Ingrid Huber, Körper und Ausdruckstrainerin sowie Lehrtrainerin für Integrative Körperarbeit und Dipl. Musik- und Bewegungspädagogin, vermittelte den TeilnehmerInnen die Bedeutung der heilsamen Kraft von achtsamer Berührung. Auch wenn pflegerische Tätigkeiten nicht zum Aufgabenbereich der HospizbegleiterInnen gehören, so ist doch eine spontane, herzliche und ehrliche Berührung oftmals von großer Wichtigkeit.
Die heilsame Kraft achtsamer Berührung
Eine Selbsterfahrungsübung umfasste das Berühren mit „lauschenden Händen“. Bei der Auseinandersetzung mit einem Gegenstand – in diesem Fall war es ein Stein – wurden verschiedene Blickwinkel erarbeitet.

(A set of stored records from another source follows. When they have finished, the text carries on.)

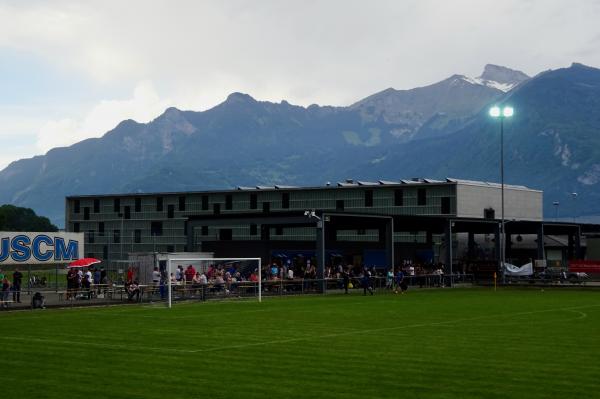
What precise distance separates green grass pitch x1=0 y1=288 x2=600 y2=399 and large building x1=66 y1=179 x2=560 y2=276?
87.3ft

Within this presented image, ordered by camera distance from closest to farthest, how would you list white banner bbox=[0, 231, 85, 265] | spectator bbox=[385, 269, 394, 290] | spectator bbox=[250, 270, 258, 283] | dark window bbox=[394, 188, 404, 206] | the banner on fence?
white banner bbox=[0, 231, 85, 265]
spectator bbox=[250, 270, 258, 283]
spectator bbox=[385, 269, 394, 290]
the banner on fence
dark window bbox=[394, 188, 404, 206]

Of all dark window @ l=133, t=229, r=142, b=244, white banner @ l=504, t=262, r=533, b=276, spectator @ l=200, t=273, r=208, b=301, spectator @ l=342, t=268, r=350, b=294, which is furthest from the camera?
dark window @ l=133, t=229, r=142, b=244

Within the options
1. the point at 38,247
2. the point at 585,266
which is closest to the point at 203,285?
the point at 38,247

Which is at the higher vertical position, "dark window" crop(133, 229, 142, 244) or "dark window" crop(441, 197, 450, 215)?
"dark window" crop(441, 197, 450, 215)

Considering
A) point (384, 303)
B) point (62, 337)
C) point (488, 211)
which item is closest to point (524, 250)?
point (488, 211)

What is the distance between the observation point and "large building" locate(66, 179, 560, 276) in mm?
66562

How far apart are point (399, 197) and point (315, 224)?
115 feet

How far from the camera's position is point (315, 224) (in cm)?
6662

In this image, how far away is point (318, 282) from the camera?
171 ft

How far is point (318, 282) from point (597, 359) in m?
33.8

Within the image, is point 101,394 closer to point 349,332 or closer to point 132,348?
point 132,348

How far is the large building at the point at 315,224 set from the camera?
6656 cm

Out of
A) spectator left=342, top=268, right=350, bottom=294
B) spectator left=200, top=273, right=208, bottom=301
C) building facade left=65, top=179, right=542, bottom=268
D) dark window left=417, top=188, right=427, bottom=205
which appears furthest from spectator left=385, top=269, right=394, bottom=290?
dark window left=417, top=188, right=427, bottom=205

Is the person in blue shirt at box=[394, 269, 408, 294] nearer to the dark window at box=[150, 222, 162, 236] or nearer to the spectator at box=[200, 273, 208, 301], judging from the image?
the spectator at box=[200, 273, 208, 301]
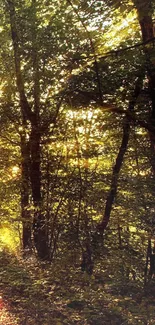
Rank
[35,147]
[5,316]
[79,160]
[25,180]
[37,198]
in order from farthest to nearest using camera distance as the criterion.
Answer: [25,180] < [37,198] < [35,147] < [79,160] < [5,316]

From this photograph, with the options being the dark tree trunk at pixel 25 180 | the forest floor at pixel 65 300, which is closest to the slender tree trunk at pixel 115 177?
the forest floor at pixel 65 300

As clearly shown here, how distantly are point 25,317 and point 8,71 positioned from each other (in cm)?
691

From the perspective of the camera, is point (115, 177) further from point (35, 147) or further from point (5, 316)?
point (5, 316)

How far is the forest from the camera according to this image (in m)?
6.63

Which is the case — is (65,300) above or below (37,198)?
below

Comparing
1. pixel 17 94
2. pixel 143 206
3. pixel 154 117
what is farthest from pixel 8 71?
pixel 143 206

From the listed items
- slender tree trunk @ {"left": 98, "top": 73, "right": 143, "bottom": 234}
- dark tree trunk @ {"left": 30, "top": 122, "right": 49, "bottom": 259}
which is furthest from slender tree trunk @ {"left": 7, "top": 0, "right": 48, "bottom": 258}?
slender tree trunk @ {"left": 98, "top": 73, "right": 143, "bottom": 234}

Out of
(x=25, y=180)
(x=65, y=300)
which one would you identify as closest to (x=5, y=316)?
(x=65, y=300)

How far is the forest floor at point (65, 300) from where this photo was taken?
20.7 ft

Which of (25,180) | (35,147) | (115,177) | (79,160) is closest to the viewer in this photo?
(79,160)

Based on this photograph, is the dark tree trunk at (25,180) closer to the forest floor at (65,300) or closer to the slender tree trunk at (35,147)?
the slender tree trunk at (35,147)

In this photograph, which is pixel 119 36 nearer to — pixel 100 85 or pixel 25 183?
pixel 100 85

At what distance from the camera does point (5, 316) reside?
637cm

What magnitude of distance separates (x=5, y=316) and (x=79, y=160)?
393 centimetres
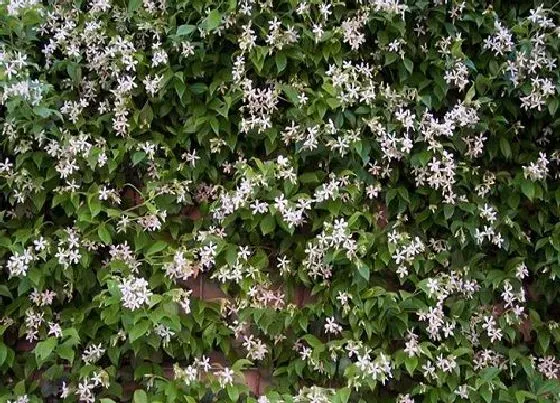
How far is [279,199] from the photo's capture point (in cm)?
252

Es war ein gefühlvolles Einlassen auf Details und Feinheiten, vergleichbar mit der erforderlichen Sensibilität bei einer Hospizbegleitung. Ein besonderes Augenmerk richtete die Trainerin auch auf passende Berührungen, auf Raumgeben und Raumhalten sowie auf die Wichtigkeit des abschließenden „Danke“.
Am Ende des Seminars erklang, von Ingrid Huber mit der Gitarre begleitet, nochmals ein kraftvoll gesungenes „Hayowey“ („Feiert die Schöpfung“). Dabei war nicht nur die Verbundenheit der TeilnehmerInnen, sondern auch die Freude über diese gelungene Fortbildung spürbar.